**Tasks to complete:**
1) Answer these questions from the storytelling course description below, one answer per line, marked (a), (b), (c):
(a) Who is quoted at the start as defining storytelling?
(b) What other course number is given in parentheses for the course?
(c) From how many distinct areas of experience will students develop and perform stories?
2) Decide whether each statement below agrees with the storytelling course description. Answer yes or no, quoting the words of the text that settle it, marked (a), (b), (c):
(a) The description calls Chicago a storytelling town.
(b) Students will learn only through observation.
(c) The tales students adapt will come from folklore alone.

[Quoted passage start]

TAPS

TAPS 22500 Styles and Practice in Storytelling

(CHST 22500)

"What is storytelling? It can be said that it is the oldest form of observing, synthesizing, and communicating feelings thoughts and information."—Temujin the Storyteller. Every day we use stories to communicate. This course provides students with an overview of the art and practice of storytelling. Chicago is a storytelling town from the Moth to Second Story and from Story Slams to traditional storytelling; performance artists give voice to a wide range of expression. Throughout this learning experience, students will be encouraged to explore the world of storytelling and to nurture their creative voices. Students will create and adapt tales focusing on personal experience, folklore, history, and ethnography. We will learn through participation and observation. The creative experiences in this course will enable students to further their skills in: oral presentation, story construction, performance, artistic critique, and analysis. Students will develop and perform stories from at least three distinct areas of experience. The course provides a creative space for learning and exploration.

[Quoted passage end]
[Stored rows start]

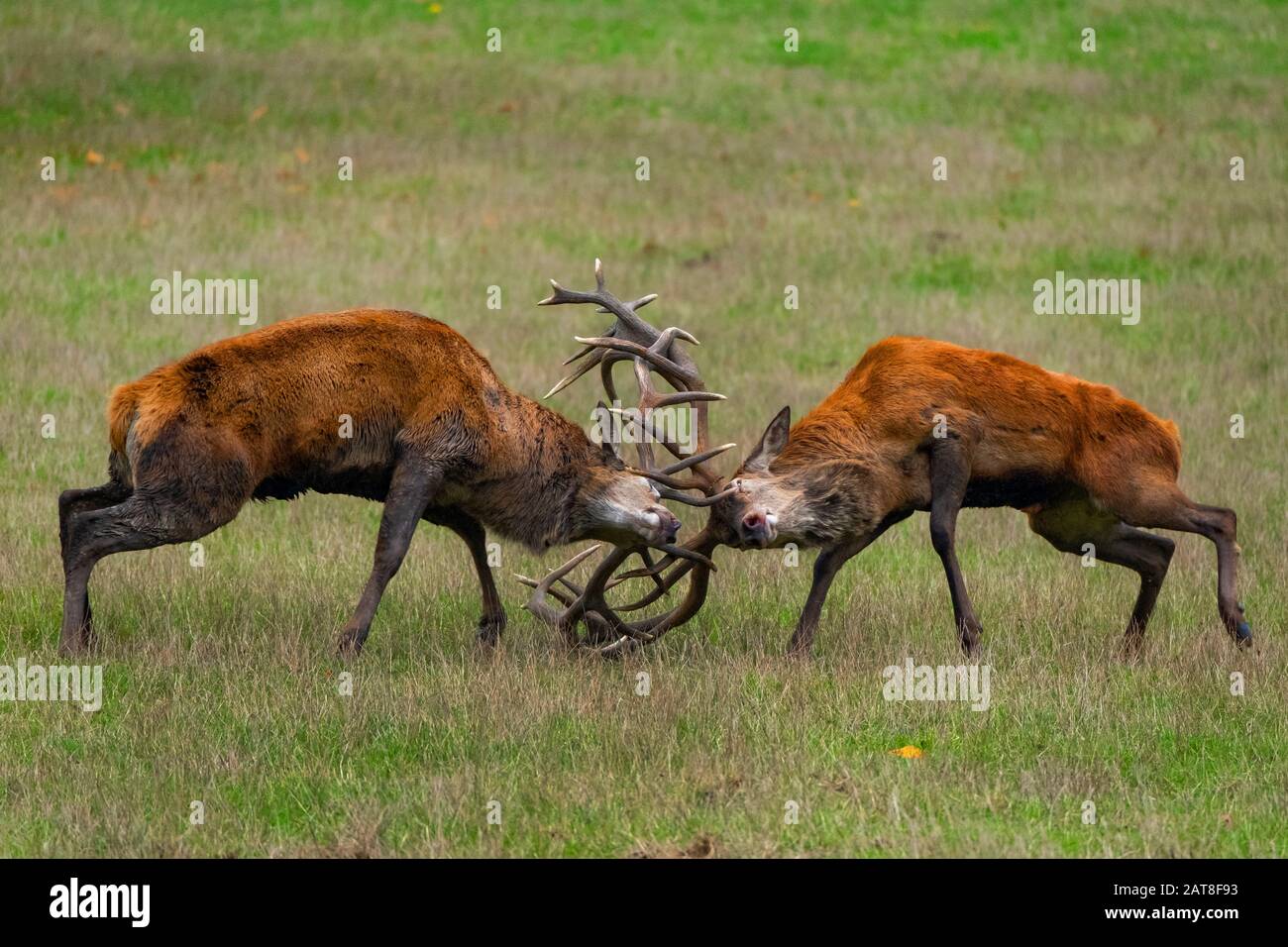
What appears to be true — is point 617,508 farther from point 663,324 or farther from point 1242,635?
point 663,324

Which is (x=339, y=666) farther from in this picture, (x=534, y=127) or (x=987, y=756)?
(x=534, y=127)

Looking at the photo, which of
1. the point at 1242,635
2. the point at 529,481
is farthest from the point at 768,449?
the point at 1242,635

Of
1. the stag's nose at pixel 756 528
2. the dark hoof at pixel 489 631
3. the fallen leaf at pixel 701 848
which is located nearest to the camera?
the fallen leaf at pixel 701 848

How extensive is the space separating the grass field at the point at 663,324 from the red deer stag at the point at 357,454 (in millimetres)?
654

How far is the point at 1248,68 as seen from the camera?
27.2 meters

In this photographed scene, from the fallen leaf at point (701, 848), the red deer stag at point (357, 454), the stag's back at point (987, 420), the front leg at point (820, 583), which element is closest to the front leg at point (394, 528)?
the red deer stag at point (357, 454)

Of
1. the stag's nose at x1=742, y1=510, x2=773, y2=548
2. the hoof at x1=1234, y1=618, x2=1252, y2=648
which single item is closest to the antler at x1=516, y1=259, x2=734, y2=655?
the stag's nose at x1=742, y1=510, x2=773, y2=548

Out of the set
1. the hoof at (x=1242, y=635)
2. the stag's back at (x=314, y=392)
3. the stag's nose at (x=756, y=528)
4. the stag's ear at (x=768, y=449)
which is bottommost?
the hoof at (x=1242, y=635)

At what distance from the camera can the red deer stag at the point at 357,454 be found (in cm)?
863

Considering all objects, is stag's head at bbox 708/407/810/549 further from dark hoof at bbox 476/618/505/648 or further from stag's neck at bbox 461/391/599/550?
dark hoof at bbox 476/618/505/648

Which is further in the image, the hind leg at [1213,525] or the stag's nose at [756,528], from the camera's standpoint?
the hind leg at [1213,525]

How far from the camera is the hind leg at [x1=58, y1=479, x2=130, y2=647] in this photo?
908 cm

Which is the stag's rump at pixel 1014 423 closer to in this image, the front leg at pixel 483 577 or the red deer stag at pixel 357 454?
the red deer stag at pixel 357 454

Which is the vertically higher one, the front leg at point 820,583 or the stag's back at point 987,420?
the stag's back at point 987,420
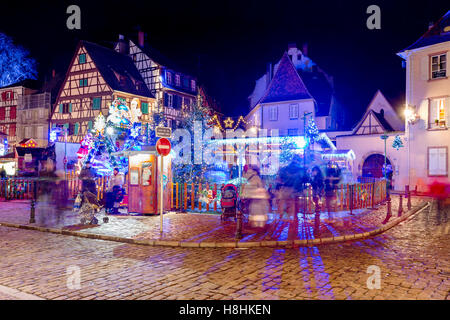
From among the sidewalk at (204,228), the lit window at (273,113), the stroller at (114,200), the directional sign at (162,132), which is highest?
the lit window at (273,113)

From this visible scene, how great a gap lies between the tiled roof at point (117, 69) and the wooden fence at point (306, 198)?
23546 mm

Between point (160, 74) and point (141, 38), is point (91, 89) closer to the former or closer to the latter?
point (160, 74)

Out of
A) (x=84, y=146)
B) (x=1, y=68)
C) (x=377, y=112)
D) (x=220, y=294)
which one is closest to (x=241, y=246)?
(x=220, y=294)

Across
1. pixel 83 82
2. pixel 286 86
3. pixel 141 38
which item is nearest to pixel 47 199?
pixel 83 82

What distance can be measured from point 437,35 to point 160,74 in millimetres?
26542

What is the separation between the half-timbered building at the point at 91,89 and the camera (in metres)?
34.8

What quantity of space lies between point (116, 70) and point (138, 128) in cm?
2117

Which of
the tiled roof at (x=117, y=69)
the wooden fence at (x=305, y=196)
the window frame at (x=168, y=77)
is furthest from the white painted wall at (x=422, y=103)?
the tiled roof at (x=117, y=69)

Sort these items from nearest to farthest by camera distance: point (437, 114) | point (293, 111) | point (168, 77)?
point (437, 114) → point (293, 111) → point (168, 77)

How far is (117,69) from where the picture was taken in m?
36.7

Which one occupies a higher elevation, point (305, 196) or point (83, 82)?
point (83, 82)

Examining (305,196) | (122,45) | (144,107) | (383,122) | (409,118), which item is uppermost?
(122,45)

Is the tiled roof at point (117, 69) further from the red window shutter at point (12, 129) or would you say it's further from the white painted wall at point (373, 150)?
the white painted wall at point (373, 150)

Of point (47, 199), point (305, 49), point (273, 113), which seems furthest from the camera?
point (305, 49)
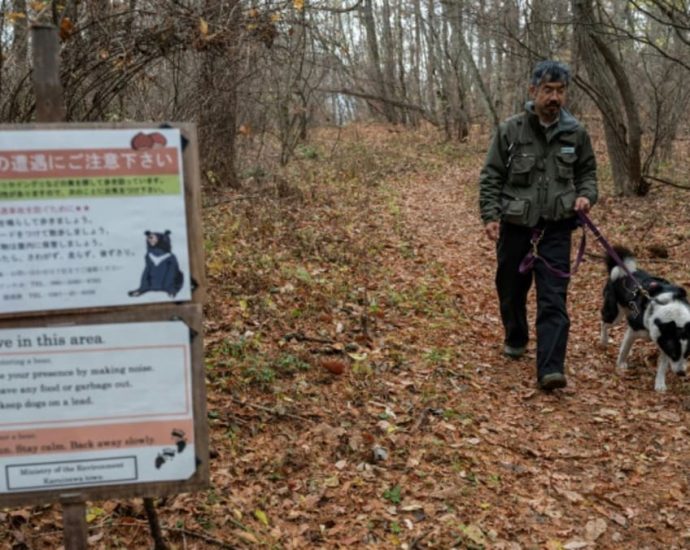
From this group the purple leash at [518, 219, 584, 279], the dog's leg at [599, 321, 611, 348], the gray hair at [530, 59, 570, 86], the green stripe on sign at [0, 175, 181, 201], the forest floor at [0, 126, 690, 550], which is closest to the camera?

[Stored rows end]

**Solutions to the exercise:**
1)
(a) Temujin the Storyteller
(b) CHST 22500
(c) At least three

2)
(a) Yes: "Chicago is a storytelling town"
(b) No: "We will learn through participation and observation."
(c) No: "Students will create and adapt tales focusing on personal experience, folklore, history, and ethnography."